What happens if Mia-Platform components go down?

The detection of issues on Mia-Platform components (e.g. pod in crash-loop backoff or consumer lag too high) is done automatically when deployed on Kubernetes, since they all expose a proper set of status probes that help monitoring also their internal status. In addition to the K8s recovery mechanism, it is possible to configure a monitoring and alarm system alongside Mia-Platform Fast Data solution. This allows to understand the state of the system, providing a set of useful metrics about the processing, and construct useful alarms depending on their own requirements. This opt-in alarm system enables the technical team owner of the Fast Data project to be notified as soon as the issue occurs. More details can be found here.

An issue on Mia-Platform components would cause a temporary misalignment between data on Single View and data on the source database. However, this misalignment will be automatically recovered as soon as Mia-Platform components return online.

In particular, the recovery mechanism works as follows:

  • Mia-Platform components stop or crash
  • Data changes continue to accumulate on Kafka
  • Mia-Platform components stop reading data changes from the topics because they are offline
  • Mia-Platform components return online
  • Mia-Platform components restart to process Kafka messages starting from the last processed message and update the Single Views

In the next paragraphs, some possible failure handling on the Real-Time Updater is described.

What if Real-Time Updater fails to process a CDC message?

The Real-Time Updater could fail to process a message from ingestion topics for different reasons, e.g. due to the presence of a malformed message on the ingestion topic or due to a violation of a unique index on the MongoDB projection. In such cases, the service is designed to stop processing messages as soon as it encounters an error. In particular, by configuring the PAUSE_TOPIC_CONSUMPTION_ON_ERROR environment variable of the service, you can choose whether to make the service crash (and, therefore, stop consuming from all the ingestion topics) or to make it stop consuming only from the topic where the error occurred. We do not skip messages because the order of consumption of events does matter in Fast Data. Indeed, skipping messages, and eventually processing them later on, could lead to overriding data with old values.

How to resume from a Real-Time Updater failure?

Technically, to resume from a failure situation it is sufficient to reset the Kafka offset of the Real-Time Updater's consumer group.

How do I recognize a Real-Time Updater failure?

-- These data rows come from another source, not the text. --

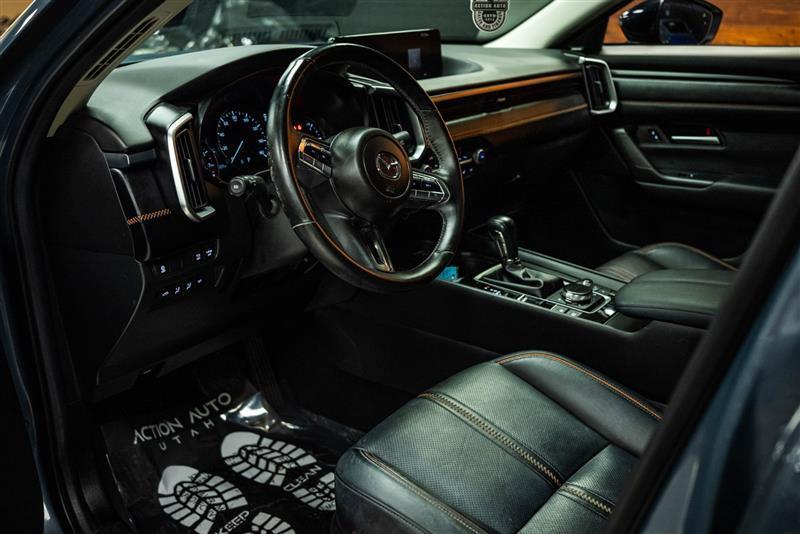 used 2023 Mazda CX-50 car, priced at $28,695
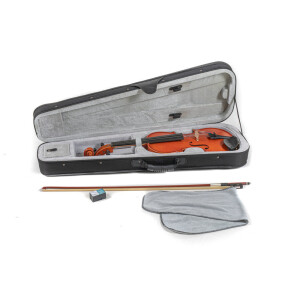 Pure Gewa violin set Gewa EDITION 4/4 ready to play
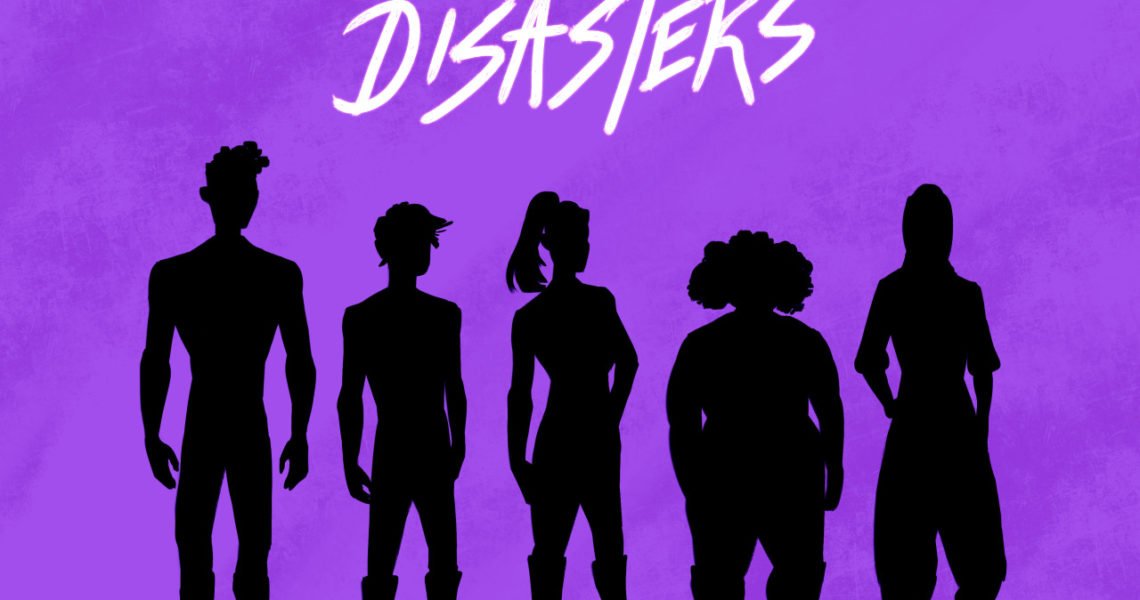 Will The CW Lose ‘The Disasters’ Series Adaptation Rights to Netflix?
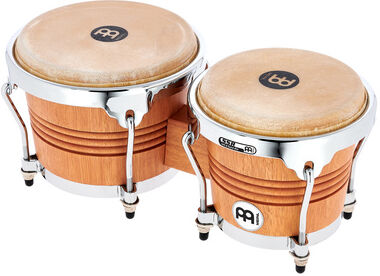 Meinl WB200SNT-M Bongoset Super Natural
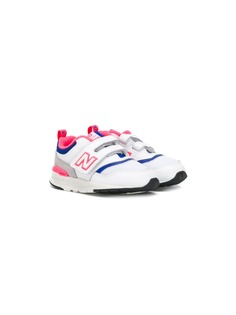 New Balance Kids кроссовки 997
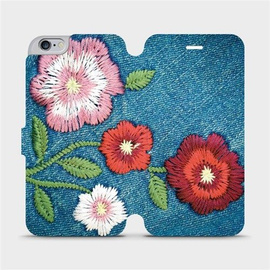 Hülle für Apple iPhone 6s Plus - Farbe MD05P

In case the Real-Time Updater enters a failure state, this can be recognized due to the following signals:

  • the lag of the Kafka consumer group associated to the service starts growing indefinitely, with a sudden unexpected increase occurring at the moment when the error has been encountered
  • the service deployed on K8s restarts indefinitely, with service logs showing that one of the component has failed to process incoming change events

The Fast Data solution can be configured to define an alert on the Kafka consumer group lag metric exposed by the service, so that the teams can be immediately notified of the channel of preference as soon this unexpected event may appear.

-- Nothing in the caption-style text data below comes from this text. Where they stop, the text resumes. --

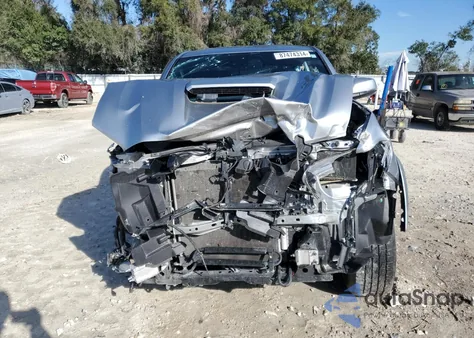 2019 Toyota Tacoma Double Cab z USA, uszkodzony, nr VIN 3TMCZ5AN8NM507422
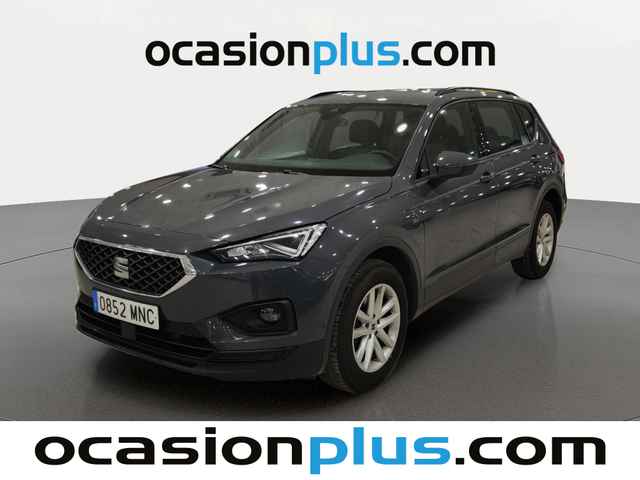 Seat Tarraco Ocasión Sevilla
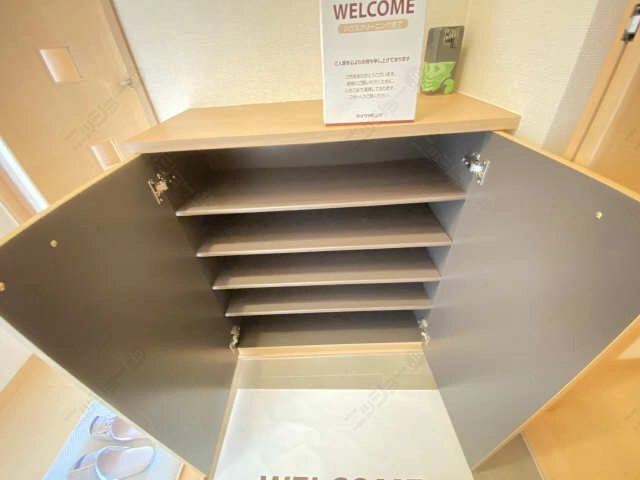 シューズBOX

What are the impacts of a Real-Time Updater failure?

The Single Views involved in the failure will contain not up-to-date data as far as someone takes the resume action. It is also possible to implement custom automatic resume action to recover without human operations. It is also possible to implement a mechanism that marks the Single View as "not up-to-date" for the Single View consumer to know that they are consuming data that could be not aligned with the System of Records.

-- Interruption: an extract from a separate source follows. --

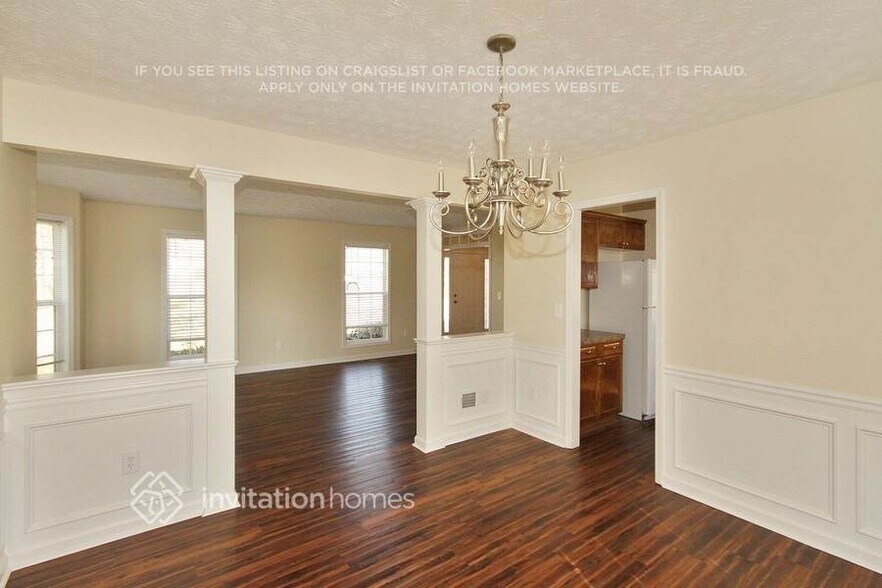 Building Photo - 522 Chadborn Ct
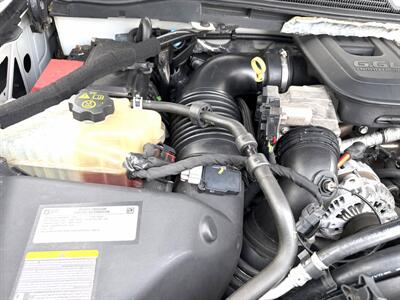 2015 GMC Sierra 2500 Crew Cab SLE 4X4 - Photo 37 - Finksburg, MD 21048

How Fast Data error codes can be interpreted?

In case Fast Data services encounter an issue, either regarding their configuration or during their runtime, they generate a set of logs. Among those logs, it is possible to find error codes in the format FD_AAAA_Eyxxx representing what caused the failure. All the error codes Fast Data services may emit are listed within the dedicated error codes documentation page, where it can also be found a brief explanation of the issue with some insights on how to potentially resolve it.